### Text provided
Data Models Reference¶
Reference for GreenMining data models and structures.
Core Models¶
Repository¶
Represents a GitHub repository.
from greenmining.models import Repository
repo = Repository(
repo_id=12345,
name="flask",
full_name="pallets/flask",
owner="pallets",
url="https://github.com/pallets/flask",
clone_url="https://github.com/pallets/flask.git",
stars=65000,
forks=16000,
watchers=2500,
open_issues=50,
language="Python",
last_updated="2024-01-15T10:00:00Z",
created_at="2010-04-06T12:00:00Z",
description="The Python micro framework for building web applications.",
main_branch="main"
)
Fields¶
| Field | Type | Description |
|---|---|---|
repo_id |
int | GitHub repository ID |
name |
str | Repository name |
full_name |
str | Full name (owner/repo) |
owner |
str | Repository owner |
url |
str | GitHub URL |
clone_url |
str | Git clone URL |
stars |
int | Star count |
forks |
int | Fork count |
watchers |
int | Watcher count |
open_issues |
int | Open issue count |
language |
str | Primary language |
last_updated |
str | Last update timestamp |
created_at |
str | Creation timestamp |
description |
str | Repository description |
main_branch |
str | Default branch name |
Commit¶
Represents a Git commit.

### Information provided
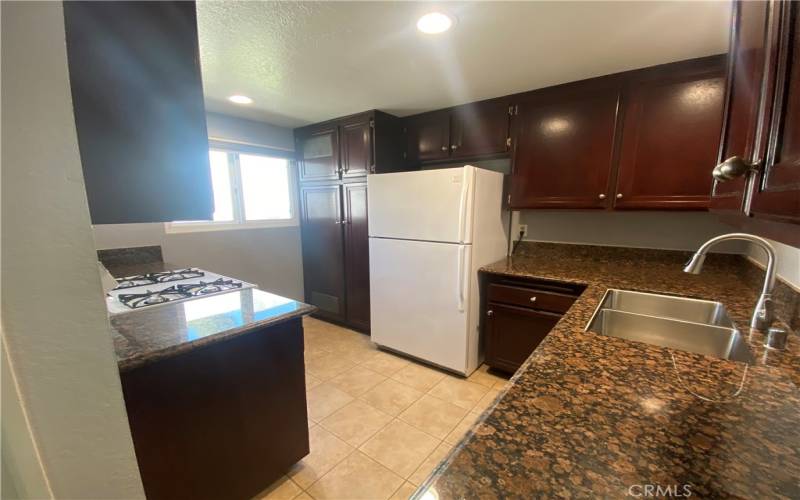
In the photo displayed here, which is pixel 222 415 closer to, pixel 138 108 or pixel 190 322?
pixel 190 322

### Direction
Decide whether each statement below agrees with the GreenMining data models reference. Answer yes or no for each, and quote the words from the reference that decide it.
1. The stars field of the Repository model is an integer.
2. The main_branch field gives the repository's primary language.
3. In the Repository example, the owner is set to "pallets".

### Exercise response
1. Yes: "int | Star count"
2. No: "str | Default branch name"
3. Yes: owner="pallets"